* Given text:
>> START

# Buckingham T-Pad Help



## Iron Head (Dec 18, 2011)

I'm starting out with a basic spur climbing setup.
It seems like the T-Pad should be worn with the padding side around the shin.
But for me, I felt more solid and comfortable with the padding around my calfs.
Am I doing something wrong? Thanks


----------



## Tree Pig (Dec 18, 2011)

Iron Head said:


> I'm starting out with a basic spur climbing setup.
> It seems like the T-Pad should be worn with the padding side around the shin.
> But for me, I felt more solid and comfortable with the padding around my calfs.
> Am I doing something wrong? Thanks



yeah they are designed to have the pad in front on our shin. It may seem better the other way but that may mean you are leaning too far back on the gaff. You will find you need that pad in front if you start climbing thick bark tree or your gaffs sink too far.


----------



## beastmaster (Dec 18, 2011)

I think those are the most uncomfortable pads out there. They allow to much flex letting the metal shanks dig in your leg. Others might feel different. I blame them style of pads for lots of climbers not wanting to even work on gaffs. If you plan on spending any time at all on spurs get a good set of pads. I prefer a steel reinforcement.


----------



## Iron Head (Dec 18, 2011)

Thank you brother.
I busted my climbing cherry this weekend.
What a rush. Sweating like a pig but now sore all over like from neck, shoulders, arms, chest, abs, legs, and the worst and most painful are my inner thighs.

I had the pads in front and it was very uncomfortable and painful because I nearly twisted the left spur out of the pad.

Anyways I'll try and practice next weekend.


----------



## 2treeornot2tree (Dec 19, 2011)

I tried 4 different sets of climbing pads till I found the ones I have and love now. I tried L pads, T pads, Alum with foam pads, buckingham wraps with steel reinforcement which I love.


----------



## superjunior (Dec 19, 2011)

2treeornot2tree said:


> I tried 4 different sets of climbing pads till I found the ones I have and love now. I tried L pads, T pads, Alum with foam pads, buckingham wraps with steel reinforcement which I love.



I use the velcro wraps but they still have a little movement. which ones do you use with steel reinforcement?


----------



## 2treeornot2tree (Dec 19, 2011)

The velcro wraps. I love them. I have really big calves though, so I am just past the min. wrap point on the tag.


----------



## oscar4883 (Dec 19, 2011)

>> END

* Given data:
>> START

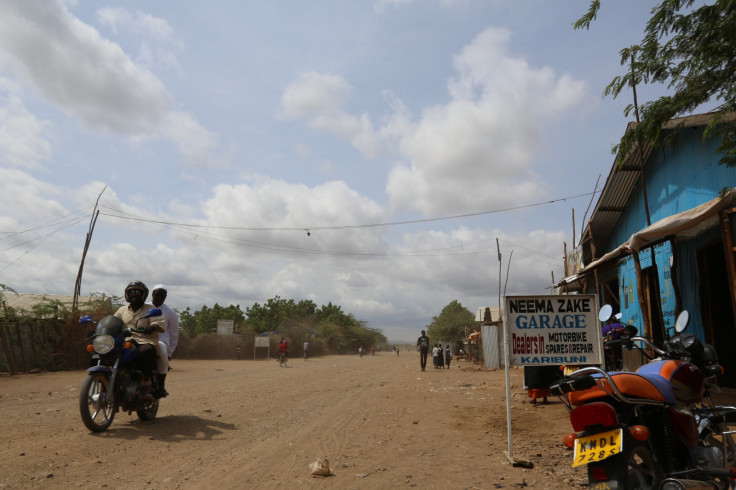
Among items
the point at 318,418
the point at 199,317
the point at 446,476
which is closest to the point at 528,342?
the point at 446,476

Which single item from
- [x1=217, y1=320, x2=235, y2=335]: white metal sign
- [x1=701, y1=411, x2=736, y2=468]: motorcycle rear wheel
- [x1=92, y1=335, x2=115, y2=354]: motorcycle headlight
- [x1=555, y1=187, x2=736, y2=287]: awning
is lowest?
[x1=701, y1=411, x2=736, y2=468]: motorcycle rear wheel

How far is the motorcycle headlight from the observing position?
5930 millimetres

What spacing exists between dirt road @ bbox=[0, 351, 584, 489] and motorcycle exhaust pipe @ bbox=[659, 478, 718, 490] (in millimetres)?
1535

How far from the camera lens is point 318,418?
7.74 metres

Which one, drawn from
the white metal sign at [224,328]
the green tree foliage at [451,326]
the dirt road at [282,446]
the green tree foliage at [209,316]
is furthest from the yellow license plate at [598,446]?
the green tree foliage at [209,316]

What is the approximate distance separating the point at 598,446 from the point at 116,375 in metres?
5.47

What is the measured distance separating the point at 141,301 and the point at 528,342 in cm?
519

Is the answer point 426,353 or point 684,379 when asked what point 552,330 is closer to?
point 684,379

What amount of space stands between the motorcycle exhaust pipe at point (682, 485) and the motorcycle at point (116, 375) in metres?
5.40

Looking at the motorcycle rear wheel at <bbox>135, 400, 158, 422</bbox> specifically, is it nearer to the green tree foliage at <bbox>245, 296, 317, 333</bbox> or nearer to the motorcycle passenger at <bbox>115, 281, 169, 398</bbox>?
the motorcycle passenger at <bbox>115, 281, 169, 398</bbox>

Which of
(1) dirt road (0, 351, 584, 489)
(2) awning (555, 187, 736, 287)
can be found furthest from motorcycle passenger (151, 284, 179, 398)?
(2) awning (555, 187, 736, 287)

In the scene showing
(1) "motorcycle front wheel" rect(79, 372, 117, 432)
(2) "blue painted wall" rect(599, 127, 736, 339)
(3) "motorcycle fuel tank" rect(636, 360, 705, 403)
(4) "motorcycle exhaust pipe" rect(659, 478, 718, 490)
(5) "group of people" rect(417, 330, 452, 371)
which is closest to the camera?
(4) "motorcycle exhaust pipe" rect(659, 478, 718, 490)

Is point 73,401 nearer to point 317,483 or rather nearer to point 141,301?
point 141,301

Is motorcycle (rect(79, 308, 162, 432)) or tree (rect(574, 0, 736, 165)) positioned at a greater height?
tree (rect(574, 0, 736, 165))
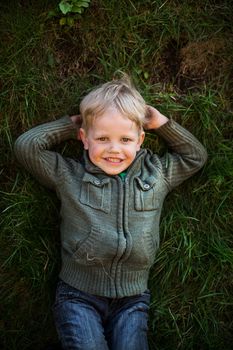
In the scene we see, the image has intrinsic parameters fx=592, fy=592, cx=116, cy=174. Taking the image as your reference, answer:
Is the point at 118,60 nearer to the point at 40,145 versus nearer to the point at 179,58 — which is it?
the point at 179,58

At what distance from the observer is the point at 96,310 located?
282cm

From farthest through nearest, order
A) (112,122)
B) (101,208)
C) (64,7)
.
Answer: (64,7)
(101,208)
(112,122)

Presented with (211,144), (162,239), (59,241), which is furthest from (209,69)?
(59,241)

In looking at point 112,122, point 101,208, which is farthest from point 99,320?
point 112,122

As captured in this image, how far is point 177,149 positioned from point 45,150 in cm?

>> END

* List of tasks:
1. Please copy the stretch of the T-Pad thread from "## superjunior (Dec" through "with steel reinforcement?".
2. In the T-Pad thread, what kind of reinforcement does beastmaster prefer in spur pads?
3. Rewrite the paragraph of the T-Pad thread beginning "yeah they are designed to have the pad in front" in a shorter form, keeping its main facts.
Answer from the T-Pad thread alone.

* Final answers:
1.
## superjunior (Dec 19, 2011)

2treeornot2tree said:


> I tried 4 different sets of climbing pads till I found the ones I have and love now. I tried L pads, T pads, Alum with foam pads, buckingham wraps with steel reinforcement which I love.



I use the velcro wraps but they still have a little movement. which ones do you use with steel reinforcement?

2. Steel reinforcement.

3. The pads are designed to be worn with the pad in front on the shin. Wearing them the other way may feel better, but it may mean leaning too far back on the gaff. The front pad is needed when climbing thick-bark trees or when the gaffs sink too far.